From a geopolitical perspective, such attempts don't hold much significance. The EU's future doesn't lie here either. It lies more in media control, profiting from balancing between the US, China, and Russia, and even continuing to extract raw materials from former colonies through low prices or unfair contracts. This may not be glorious, but it's what's been happening all along. A vast consumer market, the influence of values, comprehensive soft power, cultural control and integration of large numbers of immigrants, and so on. "Made in EU" will never succeed.
> Let’s say every company gets about three innovation tokens. You can spend these however you want, but the supply is fixed for a long while... If you choose to write your website in NodeJS, you just spent one of your innovation tokens. If you choose to use MongoDB, you just spent one of your innovation tokens. If you choose to use service discovery tech that’s existed for a year or less, you just spent one of your innovation tokens. If you choose to write your own database, oh god, you’re in trouble.
From my POV, the author spent their innovation tokens on a political commitment. I would not recommend this path to someone starting a company. It's hard enough already.
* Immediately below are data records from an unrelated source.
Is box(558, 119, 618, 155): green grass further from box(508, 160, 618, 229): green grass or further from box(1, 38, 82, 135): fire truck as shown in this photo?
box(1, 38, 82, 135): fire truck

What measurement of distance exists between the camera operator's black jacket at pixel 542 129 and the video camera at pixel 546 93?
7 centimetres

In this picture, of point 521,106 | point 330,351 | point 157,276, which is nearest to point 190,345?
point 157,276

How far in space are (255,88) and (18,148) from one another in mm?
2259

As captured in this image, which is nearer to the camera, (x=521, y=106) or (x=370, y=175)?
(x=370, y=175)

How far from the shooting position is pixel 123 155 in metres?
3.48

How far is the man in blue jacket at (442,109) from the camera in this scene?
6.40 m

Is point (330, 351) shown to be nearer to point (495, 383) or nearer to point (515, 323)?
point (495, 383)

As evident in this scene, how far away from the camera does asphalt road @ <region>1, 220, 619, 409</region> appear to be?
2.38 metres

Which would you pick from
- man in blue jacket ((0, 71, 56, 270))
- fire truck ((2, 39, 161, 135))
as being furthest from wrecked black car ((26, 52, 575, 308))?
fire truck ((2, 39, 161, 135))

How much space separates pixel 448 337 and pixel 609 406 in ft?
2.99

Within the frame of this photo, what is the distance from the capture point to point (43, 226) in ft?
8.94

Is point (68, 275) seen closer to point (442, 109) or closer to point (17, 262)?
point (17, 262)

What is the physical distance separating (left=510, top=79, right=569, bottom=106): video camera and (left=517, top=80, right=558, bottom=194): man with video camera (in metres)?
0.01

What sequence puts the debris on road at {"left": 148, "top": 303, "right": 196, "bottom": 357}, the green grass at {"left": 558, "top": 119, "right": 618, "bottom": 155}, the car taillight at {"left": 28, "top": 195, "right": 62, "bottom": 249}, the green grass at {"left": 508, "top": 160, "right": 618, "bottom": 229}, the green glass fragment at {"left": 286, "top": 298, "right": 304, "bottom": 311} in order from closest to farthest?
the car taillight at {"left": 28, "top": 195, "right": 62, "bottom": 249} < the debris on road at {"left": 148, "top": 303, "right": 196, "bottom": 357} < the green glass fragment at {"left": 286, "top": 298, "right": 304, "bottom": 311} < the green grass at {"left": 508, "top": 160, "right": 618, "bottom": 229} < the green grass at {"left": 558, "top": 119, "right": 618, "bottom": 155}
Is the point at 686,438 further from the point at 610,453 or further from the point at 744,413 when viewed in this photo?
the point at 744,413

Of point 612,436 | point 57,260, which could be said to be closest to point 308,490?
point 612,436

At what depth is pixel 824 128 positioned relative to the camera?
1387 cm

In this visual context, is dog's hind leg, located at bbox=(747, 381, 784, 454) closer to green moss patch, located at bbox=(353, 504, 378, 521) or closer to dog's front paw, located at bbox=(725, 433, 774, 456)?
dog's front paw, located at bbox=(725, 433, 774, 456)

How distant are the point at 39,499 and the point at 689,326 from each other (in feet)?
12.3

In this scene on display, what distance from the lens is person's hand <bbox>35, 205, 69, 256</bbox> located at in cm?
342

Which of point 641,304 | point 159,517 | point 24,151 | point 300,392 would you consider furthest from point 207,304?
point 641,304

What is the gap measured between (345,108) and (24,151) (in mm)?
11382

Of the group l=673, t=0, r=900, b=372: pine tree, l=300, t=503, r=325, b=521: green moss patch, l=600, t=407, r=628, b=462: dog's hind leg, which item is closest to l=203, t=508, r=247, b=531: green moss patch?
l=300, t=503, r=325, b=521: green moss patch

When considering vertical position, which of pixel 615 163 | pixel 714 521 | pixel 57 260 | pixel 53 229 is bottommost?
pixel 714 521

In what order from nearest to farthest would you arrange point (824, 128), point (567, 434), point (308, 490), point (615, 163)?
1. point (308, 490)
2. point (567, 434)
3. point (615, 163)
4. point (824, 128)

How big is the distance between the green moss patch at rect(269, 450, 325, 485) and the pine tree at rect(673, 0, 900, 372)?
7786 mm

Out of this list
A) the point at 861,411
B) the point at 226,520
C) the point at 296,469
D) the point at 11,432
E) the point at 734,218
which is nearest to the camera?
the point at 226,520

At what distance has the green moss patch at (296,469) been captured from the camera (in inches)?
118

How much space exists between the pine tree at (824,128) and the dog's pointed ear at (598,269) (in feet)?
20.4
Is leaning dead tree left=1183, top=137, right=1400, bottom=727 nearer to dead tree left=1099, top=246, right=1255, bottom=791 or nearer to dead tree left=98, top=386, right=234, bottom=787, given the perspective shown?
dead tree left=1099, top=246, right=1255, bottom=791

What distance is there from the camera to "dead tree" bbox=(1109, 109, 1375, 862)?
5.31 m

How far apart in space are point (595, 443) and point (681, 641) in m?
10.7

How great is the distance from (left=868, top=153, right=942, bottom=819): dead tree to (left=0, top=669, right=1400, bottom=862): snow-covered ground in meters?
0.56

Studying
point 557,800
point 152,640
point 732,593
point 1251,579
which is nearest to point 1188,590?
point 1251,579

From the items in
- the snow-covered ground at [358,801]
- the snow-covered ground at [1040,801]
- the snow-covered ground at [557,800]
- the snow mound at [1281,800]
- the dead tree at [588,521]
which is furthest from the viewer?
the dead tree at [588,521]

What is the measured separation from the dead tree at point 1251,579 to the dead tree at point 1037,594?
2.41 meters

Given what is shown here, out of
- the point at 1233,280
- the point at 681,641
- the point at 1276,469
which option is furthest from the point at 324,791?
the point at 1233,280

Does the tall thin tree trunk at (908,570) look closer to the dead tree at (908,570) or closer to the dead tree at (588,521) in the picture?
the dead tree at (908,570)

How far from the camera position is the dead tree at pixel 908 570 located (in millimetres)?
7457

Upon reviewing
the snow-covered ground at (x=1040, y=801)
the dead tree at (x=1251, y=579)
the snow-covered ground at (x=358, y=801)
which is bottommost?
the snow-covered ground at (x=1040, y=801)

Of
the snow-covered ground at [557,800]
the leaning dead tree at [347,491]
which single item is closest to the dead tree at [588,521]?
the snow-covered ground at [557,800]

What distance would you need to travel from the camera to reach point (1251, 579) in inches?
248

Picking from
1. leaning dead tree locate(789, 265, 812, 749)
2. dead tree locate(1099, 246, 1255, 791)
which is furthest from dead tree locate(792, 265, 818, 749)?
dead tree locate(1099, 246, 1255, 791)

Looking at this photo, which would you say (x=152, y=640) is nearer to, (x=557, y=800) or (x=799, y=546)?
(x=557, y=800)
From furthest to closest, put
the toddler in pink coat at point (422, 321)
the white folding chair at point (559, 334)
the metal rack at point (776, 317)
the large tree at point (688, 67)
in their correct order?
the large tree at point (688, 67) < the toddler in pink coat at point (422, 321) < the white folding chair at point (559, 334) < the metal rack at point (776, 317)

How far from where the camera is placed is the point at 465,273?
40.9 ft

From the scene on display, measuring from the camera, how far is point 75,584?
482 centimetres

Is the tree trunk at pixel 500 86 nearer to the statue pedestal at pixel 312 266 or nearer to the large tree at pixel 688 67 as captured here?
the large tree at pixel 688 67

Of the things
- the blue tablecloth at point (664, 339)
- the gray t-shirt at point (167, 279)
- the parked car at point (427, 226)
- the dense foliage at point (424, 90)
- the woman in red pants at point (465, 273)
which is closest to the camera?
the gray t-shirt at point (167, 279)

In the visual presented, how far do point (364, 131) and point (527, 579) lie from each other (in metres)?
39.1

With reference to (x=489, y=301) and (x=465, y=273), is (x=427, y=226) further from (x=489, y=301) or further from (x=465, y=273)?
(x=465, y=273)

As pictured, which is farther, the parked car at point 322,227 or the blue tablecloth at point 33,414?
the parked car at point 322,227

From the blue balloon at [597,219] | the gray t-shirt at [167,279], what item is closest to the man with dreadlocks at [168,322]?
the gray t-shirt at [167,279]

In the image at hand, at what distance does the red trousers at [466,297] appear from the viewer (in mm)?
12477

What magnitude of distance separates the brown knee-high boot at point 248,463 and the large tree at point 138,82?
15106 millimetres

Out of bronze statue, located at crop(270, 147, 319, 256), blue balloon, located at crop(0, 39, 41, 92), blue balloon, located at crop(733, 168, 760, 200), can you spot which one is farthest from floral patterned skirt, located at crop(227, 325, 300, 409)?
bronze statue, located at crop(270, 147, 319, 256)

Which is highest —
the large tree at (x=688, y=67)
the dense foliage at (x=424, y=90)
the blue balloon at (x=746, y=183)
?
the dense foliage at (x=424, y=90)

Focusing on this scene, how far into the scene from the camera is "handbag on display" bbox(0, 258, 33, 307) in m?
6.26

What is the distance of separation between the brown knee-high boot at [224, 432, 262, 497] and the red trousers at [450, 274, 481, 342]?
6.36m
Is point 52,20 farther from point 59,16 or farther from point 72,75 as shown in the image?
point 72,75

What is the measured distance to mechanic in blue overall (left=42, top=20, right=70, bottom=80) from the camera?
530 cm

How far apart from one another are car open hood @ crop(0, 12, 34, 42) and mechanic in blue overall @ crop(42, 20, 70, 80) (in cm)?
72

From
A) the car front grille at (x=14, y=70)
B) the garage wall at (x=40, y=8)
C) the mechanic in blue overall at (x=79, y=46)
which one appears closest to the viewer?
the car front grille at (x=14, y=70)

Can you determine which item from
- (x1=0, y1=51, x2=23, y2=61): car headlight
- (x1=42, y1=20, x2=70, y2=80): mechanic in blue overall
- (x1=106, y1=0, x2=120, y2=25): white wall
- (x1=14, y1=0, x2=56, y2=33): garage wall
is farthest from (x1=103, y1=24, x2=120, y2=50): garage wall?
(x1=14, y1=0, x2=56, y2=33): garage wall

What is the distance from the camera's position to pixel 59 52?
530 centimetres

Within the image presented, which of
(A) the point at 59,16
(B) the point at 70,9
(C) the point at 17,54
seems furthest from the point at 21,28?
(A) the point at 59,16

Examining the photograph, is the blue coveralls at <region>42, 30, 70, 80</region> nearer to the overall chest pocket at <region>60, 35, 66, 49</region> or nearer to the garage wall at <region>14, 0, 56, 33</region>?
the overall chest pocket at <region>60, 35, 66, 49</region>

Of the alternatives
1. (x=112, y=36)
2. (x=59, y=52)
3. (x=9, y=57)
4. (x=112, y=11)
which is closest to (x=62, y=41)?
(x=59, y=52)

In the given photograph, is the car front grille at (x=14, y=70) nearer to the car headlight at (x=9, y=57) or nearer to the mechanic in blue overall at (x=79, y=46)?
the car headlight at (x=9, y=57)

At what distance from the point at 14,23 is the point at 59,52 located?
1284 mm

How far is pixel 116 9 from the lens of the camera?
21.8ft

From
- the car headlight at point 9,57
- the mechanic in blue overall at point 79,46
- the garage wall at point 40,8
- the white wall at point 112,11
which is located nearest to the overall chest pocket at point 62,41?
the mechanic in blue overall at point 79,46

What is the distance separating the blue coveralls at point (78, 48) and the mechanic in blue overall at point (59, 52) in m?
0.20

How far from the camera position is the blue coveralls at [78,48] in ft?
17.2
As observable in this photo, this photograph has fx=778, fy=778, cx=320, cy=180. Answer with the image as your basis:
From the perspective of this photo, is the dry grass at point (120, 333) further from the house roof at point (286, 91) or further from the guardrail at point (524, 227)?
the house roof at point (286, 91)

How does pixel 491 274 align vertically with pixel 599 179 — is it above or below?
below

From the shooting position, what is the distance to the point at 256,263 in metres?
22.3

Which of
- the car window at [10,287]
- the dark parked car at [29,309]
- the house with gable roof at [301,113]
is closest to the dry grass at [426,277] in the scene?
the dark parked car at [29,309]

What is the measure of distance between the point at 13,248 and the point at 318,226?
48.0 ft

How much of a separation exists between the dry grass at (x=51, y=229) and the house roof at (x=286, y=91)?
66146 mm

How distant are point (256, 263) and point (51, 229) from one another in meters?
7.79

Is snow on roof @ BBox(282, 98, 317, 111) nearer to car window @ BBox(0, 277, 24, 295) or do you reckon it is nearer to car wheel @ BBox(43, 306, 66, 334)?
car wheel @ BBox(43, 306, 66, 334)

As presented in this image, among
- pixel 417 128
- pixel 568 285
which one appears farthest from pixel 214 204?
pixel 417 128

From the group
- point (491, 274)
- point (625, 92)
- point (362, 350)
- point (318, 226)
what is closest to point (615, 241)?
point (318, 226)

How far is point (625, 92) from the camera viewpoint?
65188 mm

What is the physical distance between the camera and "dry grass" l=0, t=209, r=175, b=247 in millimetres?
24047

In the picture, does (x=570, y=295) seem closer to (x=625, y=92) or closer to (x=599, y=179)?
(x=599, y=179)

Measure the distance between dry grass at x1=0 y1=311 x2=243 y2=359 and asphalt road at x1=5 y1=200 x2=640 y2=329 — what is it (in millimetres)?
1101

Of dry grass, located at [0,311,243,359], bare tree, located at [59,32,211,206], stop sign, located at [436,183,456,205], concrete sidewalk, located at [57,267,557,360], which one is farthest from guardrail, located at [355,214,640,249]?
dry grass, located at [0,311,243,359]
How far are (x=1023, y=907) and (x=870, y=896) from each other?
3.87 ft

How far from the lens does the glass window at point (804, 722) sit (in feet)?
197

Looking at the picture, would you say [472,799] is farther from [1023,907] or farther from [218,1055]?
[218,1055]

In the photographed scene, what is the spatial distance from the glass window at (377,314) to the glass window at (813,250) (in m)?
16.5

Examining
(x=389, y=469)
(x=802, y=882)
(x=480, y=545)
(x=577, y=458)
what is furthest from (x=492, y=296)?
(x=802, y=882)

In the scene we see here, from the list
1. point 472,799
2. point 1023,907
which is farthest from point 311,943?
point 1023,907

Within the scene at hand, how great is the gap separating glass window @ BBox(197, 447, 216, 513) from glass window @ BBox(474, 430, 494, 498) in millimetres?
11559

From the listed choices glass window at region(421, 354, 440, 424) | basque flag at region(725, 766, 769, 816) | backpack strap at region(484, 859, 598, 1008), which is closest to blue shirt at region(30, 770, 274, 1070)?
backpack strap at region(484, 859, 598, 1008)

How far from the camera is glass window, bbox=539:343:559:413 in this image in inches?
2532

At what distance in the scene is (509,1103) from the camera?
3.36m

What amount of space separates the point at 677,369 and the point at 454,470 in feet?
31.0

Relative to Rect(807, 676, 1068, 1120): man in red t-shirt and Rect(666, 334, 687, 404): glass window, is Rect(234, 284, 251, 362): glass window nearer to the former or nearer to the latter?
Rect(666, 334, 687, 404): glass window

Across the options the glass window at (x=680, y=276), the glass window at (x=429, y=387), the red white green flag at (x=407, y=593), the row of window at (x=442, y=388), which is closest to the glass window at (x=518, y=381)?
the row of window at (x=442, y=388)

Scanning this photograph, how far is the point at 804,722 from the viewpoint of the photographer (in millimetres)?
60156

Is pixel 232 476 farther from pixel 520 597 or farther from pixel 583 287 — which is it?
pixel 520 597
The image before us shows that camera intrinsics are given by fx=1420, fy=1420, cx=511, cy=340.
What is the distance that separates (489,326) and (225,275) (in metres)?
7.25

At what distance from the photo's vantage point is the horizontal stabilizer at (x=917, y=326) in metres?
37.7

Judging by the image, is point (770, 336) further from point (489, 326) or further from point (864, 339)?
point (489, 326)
Also, many American companies that might have been useful to the author were founded by Europeans, e.g. GitLab. There's plenty of European talent for making widely adopted infrastructure. If those companies aren't in Europe, it's worth asking why [1].
[0] https://mcfunley.com/choose-boring-technology
[1] https://worksinprogress.co/issue/why-europe-doesnt-have-a-te...
It's only "a political commitment" as long as it doesn't affect you yet; and from the European perspective I'd say "the affecting has begun".
> The parts that were extra hard
> Transactional email with competitive pricing. This one surprised me. Sendgrid, Postmark, Mailgun, they all make it trivially easy and reasonably cheap. The EU options exist, but finding one that matches on deliverability, pricing, and developer experience took real effort. Scaleway's TEM works, but the ecosystem is thinner. Fewer templates, fewer integrations, less community knowledge to lean on when something goes wrong.
The choose boring technology essay notes that as you get further along you might get more innovation tokens to spend. but when you're starting out, "not choosing sendgrid because they're American" is a token gone when they're most scarce.